** START OF Exercise data **

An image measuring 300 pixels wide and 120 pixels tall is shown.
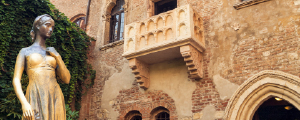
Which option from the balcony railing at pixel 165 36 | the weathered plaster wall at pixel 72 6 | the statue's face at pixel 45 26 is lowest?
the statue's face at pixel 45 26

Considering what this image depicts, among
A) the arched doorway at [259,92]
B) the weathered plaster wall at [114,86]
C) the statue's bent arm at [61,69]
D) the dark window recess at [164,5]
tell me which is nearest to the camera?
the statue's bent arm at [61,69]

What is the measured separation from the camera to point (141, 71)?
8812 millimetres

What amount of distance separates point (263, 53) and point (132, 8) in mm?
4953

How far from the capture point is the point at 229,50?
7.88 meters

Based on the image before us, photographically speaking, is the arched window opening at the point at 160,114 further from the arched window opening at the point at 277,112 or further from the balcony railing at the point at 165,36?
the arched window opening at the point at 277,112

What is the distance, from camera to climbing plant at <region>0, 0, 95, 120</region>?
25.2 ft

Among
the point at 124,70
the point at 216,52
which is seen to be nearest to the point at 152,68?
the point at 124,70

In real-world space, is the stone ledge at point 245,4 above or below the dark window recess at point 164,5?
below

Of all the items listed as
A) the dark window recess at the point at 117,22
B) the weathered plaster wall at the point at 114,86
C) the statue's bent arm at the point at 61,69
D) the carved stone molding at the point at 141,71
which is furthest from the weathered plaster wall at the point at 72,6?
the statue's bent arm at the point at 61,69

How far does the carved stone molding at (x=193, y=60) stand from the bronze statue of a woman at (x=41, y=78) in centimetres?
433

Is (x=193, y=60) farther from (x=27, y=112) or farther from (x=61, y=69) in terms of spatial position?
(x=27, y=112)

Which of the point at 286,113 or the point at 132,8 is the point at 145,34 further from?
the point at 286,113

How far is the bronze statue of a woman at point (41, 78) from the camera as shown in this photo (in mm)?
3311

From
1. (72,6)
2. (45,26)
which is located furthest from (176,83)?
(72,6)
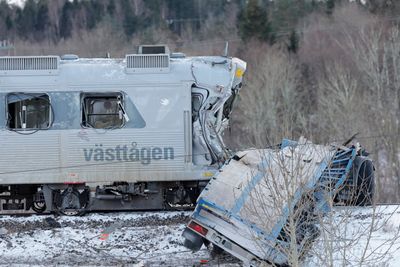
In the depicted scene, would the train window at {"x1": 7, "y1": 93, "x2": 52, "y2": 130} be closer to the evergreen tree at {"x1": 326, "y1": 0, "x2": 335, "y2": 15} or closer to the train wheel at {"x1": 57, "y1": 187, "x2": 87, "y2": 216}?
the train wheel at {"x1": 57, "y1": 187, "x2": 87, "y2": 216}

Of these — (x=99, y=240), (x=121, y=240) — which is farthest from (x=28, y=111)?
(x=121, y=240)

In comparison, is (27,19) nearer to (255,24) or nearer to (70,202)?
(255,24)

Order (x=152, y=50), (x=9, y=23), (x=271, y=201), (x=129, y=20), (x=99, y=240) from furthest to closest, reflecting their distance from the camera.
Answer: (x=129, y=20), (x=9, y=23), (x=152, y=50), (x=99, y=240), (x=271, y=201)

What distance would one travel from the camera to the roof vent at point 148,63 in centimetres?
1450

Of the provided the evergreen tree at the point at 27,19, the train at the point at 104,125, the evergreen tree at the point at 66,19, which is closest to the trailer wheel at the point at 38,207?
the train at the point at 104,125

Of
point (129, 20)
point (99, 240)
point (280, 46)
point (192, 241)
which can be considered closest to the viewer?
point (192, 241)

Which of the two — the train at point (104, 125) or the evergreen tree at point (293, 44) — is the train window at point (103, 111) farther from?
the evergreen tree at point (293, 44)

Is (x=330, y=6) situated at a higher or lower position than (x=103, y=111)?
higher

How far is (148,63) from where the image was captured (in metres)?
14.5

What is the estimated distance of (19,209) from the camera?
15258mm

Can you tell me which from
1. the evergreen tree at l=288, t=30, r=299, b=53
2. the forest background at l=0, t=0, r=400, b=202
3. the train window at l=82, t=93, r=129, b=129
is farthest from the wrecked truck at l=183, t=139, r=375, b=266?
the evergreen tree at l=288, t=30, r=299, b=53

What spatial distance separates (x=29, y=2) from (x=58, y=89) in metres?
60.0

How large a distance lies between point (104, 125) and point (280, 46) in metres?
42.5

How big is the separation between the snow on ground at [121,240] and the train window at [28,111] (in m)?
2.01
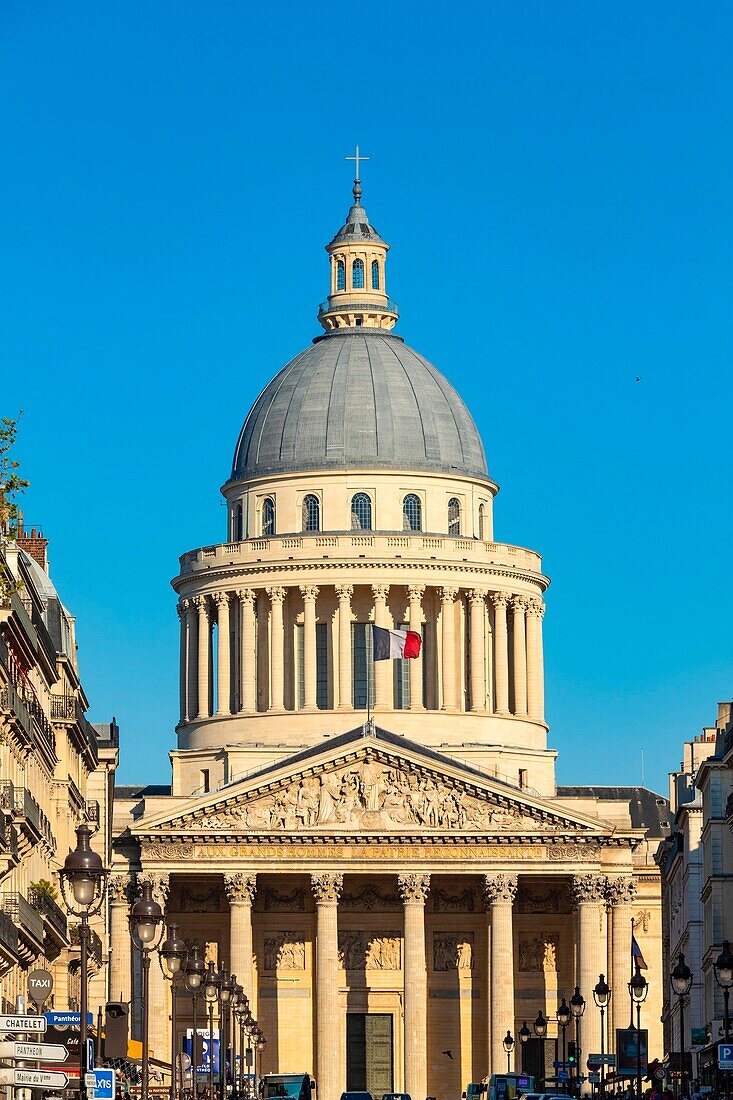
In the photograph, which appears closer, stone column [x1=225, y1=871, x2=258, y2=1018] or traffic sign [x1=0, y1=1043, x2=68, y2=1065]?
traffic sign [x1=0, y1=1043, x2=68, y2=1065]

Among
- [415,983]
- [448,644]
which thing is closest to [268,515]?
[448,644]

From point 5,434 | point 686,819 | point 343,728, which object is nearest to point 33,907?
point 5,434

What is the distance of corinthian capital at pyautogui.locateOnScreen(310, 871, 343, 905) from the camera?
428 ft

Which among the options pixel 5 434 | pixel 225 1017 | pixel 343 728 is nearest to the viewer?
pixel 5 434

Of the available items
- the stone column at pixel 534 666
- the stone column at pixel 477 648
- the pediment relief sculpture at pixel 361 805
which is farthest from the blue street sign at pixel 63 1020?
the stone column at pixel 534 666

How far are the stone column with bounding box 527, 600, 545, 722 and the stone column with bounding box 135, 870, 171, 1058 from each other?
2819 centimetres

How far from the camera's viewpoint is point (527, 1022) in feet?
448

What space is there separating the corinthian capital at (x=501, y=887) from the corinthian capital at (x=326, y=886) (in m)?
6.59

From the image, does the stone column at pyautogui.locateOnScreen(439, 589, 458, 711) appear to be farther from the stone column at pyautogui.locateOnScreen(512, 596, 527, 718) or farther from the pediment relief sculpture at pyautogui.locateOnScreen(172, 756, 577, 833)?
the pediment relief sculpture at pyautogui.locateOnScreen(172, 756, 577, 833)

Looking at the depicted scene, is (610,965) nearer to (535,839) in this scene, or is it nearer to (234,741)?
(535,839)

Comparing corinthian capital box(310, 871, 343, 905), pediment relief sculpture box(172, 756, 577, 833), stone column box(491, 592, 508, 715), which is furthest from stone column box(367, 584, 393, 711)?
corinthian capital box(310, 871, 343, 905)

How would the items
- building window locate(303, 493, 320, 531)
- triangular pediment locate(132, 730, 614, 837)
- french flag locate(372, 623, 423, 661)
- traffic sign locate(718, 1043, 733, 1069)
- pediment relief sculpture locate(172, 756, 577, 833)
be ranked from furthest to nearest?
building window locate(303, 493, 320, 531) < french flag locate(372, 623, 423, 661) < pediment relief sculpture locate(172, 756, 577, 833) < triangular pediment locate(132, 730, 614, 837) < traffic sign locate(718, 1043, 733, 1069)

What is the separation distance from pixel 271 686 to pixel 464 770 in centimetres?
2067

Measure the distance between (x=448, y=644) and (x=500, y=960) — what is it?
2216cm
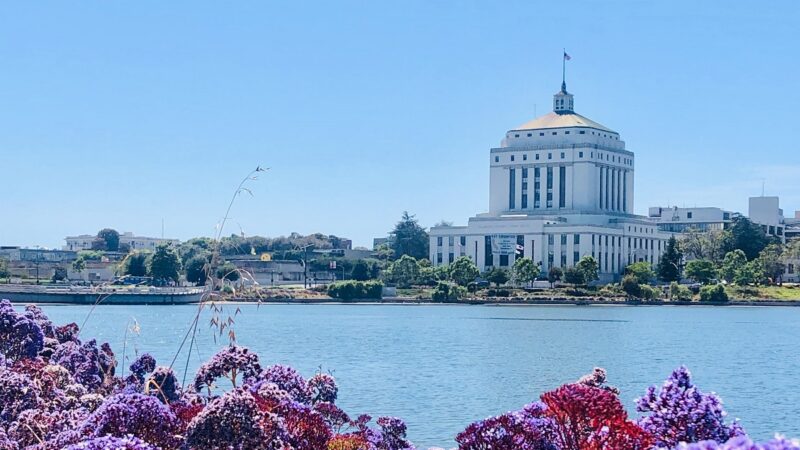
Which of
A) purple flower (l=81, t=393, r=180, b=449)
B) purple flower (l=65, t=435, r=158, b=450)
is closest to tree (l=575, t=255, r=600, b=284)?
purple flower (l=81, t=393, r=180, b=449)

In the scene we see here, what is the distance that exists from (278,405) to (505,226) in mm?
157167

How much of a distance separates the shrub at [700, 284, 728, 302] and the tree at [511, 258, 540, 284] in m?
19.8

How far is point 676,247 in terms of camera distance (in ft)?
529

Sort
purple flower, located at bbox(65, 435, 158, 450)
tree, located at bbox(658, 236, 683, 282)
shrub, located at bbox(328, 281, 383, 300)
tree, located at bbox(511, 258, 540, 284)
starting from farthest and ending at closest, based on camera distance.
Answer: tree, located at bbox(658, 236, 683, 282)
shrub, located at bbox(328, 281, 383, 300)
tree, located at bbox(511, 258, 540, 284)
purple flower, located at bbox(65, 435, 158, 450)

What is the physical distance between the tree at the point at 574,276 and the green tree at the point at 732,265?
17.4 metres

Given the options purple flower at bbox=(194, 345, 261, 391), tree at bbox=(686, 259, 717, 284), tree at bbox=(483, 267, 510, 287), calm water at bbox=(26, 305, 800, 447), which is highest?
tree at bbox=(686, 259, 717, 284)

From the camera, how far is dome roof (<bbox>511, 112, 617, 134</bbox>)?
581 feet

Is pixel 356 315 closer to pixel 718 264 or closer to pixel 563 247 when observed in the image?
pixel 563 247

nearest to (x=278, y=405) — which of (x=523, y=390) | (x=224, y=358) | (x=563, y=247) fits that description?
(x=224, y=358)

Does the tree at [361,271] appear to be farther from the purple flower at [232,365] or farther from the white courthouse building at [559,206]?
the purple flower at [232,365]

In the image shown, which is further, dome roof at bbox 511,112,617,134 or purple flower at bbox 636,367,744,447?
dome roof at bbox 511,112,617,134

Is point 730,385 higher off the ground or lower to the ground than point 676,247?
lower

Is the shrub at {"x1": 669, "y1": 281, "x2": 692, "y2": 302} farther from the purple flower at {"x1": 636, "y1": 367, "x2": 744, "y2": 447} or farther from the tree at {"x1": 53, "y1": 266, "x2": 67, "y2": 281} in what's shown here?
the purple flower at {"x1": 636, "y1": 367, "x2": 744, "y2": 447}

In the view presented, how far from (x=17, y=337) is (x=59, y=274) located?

** END OF Exercise data **

- Work to do -
Convert the part that opens with the line containing "How far from the capture" and closes with the line containing "7.88 meters" into a CSV with the columns text and answer. Give one row per entry, and put each value in a quoted field with any line breaks replaced by spaces.

- Exercise output -
text,answer
"How far from the capture point is the point at 229,50?","7.88 meters"